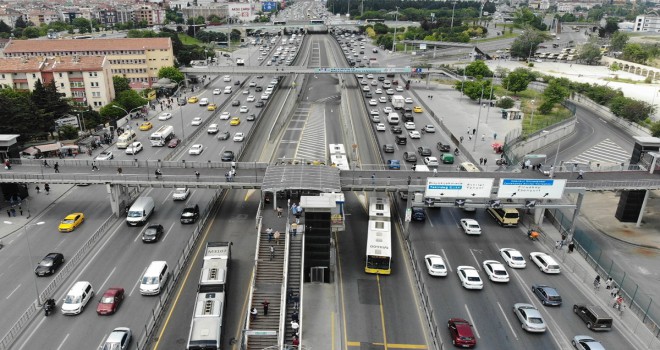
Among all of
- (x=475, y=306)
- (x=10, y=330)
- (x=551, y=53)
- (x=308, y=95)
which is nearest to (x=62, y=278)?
(x=10, y=330)

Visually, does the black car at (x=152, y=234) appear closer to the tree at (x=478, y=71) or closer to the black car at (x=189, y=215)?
the black car at (x=189, y=215)

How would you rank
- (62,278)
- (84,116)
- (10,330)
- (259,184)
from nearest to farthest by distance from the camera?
(10,330) < (62,278) < (259,184) < (84,116)

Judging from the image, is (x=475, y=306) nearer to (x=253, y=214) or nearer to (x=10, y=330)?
(x=253, y=214)

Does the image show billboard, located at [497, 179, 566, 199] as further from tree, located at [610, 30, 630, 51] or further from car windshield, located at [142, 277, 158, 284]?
tree, located at [610, 30, 630, 51]

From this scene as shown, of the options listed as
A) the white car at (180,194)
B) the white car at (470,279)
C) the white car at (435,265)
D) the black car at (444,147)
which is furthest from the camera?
the black car at (444,147)

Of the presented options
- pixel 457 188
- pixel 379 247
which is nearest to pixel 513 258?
pixel 457 188

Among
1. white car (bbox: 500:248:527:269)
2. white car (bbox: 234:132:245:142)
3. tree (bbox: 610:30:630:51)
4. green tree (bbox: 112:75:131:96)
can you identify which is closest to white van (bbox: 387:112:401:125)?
white car (bbox: 234:132:245:142)

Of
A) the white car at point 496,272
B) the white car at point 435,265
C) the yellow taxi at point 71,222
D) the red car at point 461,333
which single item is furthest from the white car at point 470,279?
the yellow taxi at point 71,222

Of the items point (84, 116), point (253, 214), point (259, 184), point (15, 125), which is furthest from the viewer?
point (84, 116)
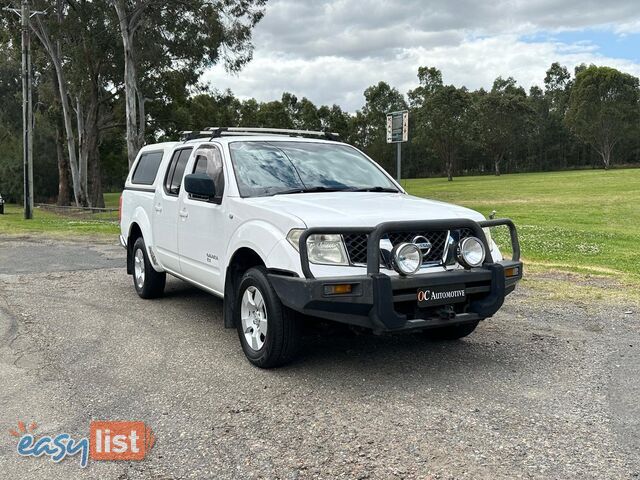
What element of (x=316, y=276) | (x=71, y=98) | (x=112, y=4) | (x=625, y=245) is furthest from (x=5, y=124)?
(x=316, y=276)

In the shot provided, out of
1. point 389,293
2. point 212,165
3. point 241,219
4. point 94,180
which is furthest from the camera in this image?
point 94,180

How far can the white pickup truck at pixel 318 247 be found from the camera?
171 inches

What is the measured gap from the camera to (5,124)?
51438 millimetres

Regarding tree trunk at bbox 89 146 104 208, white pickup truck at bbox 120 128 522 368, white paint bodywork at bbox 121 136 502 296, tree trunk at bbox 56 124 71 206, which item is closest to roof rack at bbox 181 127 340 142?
white pickup truck at bbox 120 128 522 368

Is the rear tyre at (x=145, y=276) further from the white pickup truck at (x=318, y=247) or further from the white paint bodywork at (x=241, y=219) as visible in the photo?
the white pickup truck at (x=318, y=247)

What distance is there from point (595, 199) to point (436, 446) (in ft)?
96.9

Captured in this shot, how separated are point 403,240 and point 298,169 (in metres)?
1.67

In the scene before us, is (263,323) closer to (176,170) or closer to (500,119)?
(176,170)

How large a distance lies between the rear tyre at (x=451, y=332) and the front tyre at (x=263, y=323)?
1646 millimetres

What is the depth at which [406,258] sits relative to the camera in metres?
4.40

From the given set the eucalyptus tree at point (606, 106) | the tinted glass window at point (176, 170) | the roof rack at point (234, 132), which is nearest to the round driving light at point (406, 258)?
the roof rack at point (234, 132)

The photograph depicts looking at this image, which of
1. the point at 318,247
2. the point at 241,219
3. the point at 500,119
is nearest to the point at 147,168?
the point at 241,219

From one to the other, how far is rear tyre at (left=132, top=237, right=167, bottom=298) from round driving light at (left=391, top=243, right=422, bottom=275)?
13.4 ft

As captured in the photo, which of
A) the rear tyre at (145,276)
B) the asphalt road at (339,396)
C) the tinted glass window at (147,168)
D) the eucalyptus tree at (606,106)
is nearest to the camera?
the asphalt road at (339,396)
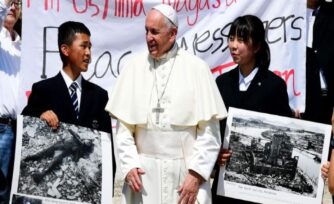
● ● ● ● ●
#### Work required:
Can you return, word for word, the lines of the data from the line containing "As captured in the photo, which of" through the end of the data, leaving out the pictures?

#### Result:
As captured in the photo, which of
A) the rear tyre at (145,276)
B) the asphalt road at (339,396)
C) the tinted glass window at (147,168)
D) the eucalyptus tree at (606,106)
is nearest to the camera?
the asphalt road at (339,396)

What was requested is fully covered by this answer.